Più incentivi per i contratti a tempo indeterminato alle persone con handicap grave. Revisione delle assunzioni incentivate e potenziamento del collocamento mirato sono gli ulteriori strumenti che il decreto semplificazioni utilizza per rendere più efficiente la nuova disciplina dei disabili.
Al fine di favorire le assunzioni a tempo indeterminato dei disabili gravi, che danno diritto agli incentivi previsti dall’articolo 13 della legge 68/99, viene elevata la misura dell’incentivo, nonché profondamente semplificata la procedura da seguire.

L’importo dell’incentivo, riconosciuto per 36 mesi, è stato portato al 70% dell’imponibile previdenziale per i disabili con almeno l’80% di riduzione della capacità lavorativa, al 35% dell’imponibile previdenziale per quelli con riduzione della capacità lavorativa tra il 69 ed il 79%, ed al 70% per i disabili psichici con riduzione superiore al 45% (e per 60 mesi).

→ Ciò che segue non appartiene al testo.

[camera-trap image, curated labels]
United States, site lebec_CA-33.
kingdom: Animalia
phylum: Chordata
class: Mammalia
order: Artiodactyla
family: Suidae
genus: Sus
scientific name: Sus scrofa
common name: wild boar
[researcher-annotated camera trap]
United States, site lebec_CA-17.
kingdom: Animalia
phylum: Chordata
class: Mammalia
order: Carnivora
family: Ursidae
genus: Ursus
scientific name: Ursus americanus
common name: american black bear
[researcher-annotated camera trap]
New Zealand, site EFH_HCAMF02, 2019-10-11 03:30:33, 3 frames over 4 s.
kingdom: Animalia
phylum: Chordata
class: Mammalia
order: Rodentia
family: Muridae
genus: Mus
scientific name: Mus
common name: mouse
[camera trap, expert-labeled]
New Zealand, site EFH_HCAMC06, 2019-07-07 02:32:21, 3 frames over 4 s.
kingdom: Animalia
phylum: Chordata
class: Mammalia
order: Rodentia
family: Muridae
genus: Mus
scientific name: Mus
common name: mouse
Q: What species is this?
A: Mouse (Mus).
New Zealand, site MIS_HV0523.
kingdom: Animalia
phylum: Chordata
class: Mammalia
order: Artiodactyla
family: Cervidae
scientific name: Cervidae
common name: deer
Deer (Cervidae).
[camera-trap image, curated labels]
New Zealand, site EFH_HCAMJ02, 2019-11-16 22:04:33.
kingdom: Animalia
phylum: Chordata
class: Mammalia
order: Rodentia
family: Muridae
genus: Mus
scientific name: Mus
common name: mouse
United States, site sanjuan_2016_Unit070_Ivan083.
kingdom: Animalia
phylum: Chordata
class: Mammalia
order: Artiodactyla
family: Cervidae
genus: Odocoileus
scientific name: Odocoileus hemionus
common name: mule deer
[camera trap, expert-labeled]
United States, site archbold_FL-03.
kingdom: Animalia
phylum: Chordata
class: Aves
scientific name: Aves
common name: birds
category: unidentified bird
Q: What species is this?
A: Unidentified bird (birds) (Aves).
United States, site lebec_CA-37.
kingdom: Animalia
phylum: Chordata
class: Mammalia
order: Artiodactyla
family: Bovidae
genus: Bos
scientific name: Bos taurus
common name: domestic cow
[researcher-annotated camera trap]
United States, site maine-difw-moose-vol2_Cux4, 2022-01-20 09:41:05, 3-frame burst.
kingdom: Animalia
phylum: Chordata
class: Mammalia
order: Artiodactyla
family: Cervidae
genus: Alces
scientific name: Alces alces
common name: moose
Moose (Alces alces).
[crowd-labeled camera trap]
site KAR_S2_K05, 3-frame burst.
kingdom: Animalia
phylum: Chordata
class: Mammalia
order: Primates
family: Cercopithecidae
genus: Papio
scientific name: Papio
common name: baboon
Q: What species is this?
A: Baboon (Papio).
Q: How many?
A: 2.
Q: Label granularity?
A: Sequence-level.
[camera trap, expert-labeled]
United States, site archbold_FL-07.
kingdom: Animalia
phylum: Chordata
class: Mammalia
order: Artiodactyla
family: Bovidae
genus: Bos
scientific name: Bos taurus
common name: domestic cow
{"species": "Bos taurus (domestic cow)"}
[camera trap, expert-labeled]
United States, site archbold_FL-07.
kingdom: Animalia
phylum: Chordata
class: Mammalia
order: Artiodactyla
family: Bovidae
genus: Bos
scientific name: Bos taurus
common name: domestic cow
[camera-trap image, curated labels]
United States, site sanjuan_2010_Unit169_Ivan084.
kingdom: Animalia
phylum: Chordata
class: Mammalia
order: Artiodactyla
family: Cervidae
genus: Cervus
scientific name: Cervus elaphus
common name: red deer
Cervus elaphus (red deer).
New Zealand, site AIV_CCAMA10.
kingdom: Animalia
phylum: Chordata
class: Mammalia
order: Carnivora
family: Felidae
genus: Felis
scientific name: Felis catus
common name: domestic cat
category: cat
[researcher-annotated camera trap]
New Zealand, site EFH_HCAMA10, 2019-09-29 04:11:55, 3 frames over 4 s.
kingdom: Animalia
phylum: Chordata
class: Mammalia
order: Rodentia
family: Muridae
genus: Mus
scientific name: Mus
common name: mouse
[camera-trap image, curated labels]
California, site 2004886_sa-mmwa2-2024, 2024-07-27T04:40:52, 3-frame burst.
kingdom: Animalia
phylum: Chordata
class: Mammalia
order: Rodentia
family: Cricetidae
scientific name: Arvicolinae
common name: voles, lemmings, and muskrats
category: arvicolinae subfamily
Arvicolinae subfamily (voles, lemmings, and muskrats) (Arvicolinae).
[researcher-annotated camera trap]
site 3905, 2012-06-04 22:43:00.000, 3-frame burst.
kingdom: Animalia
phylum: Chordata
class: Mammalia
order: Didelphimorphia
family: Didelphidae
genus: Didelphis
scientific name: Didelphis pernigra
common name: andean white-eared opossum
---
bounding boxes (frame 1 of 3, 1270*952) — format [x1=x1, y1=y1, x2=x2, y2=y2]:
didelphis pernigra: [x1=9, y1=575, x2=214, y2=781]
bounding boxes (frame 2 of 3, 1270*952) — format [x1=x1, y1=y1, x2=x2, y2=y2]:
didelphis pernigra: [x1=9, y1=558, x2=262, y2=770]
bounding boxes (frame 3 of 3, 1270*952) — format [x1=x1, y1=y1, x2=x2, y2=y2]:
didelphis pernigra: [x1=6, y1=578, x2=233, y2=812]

La richiesta di accesso all’incentivo dovrà essere presentata telematicamente all’Inps, che risponderà nei cinque giorni successivi in ragione della sussistenza dell’effettiva disponibilità di risorse (che dovranno essere annualmente definite con apposito decreto ministeriale nonché trasferite all’Istituto).

In caso di disponibilità, il rapporto di lavoro dovrà essere instaurato nel termine perentorio dei 7 giorni successivi, e l’incentivo sarà conguagliato con il flusso uniemens.

Al collocamento mirato sono dedicate alcune norme del decreto semplificazioni, funzionali a rendere più efficace il servizio di incontro tra domanda e offerta di lavoro.

Come prima cosa, l’articolo 1 ha previsto che nei 180 giorni successivi all’entrata in vigore del decreto stesso dovranno essere adottati uno o più decreti ministeriali che definiscano le linee guida del collocamento mirato, attraverso la promozione di strumenti concreti quali una rete integrata con i servizi sociali, sanitari, educativi e formativi, accordi territoriali tra sindacati dei lavoratori e datori di lavoro-cooperative sociali e associazioni di disabili, ovvero l’individuazione di nuove modalità di valutazione bio-psico-sociale della disabilità, nonché l’individuazione di un responsabile dell’inserimento nei luoghi di lavoro.

I servizi per il collocamento mirato – prevede il rinnovato articolo 8 della legge 68/99 – sono altresì responsabili della tenuta dell’elenco dei disabili disoccupati (che potranno iscriversi anche in un ambito territoriale diverso da quello di residenza anagrafica, previa cancellazione da quest’ultimo), dove è istituito un apposito comitato tecnico deputato a valutare le capacità lavorative, ad individuare gli opportuni strumenti di inserimento e ad effettuare controlli periodici anche sulla permanenza della disabilità.

Sempre nell’ottica di rendere il sistema più efficiente, all’interno della grande Banca dati politiche attive e passive ex articolo 8 del Dl 76/13 è stata istituita un’apposita sezione denominata “Banca dati collocamento mirato” che raccoglie le informazioni relative ai datori di lavoro obbligati ed ai lavoratori interessati.

Questo nuovo archivio dovrà essere implementato da diverse fonti e cioè dai datori di lavoro (anche attraverso le comunicazioni obbligatorie di assunzione implementate degli specifici dati riservati agli assunti ai sensi della legge 68/99), dagli uffici competenti (per quanto concerne sospensioni, esoneri e convenzioni), nonché dall’Inps (per gli incentivi), dall’Inail (interventi di inserimento ed integrazione lavorativa), dalle Regioni e Province autonome.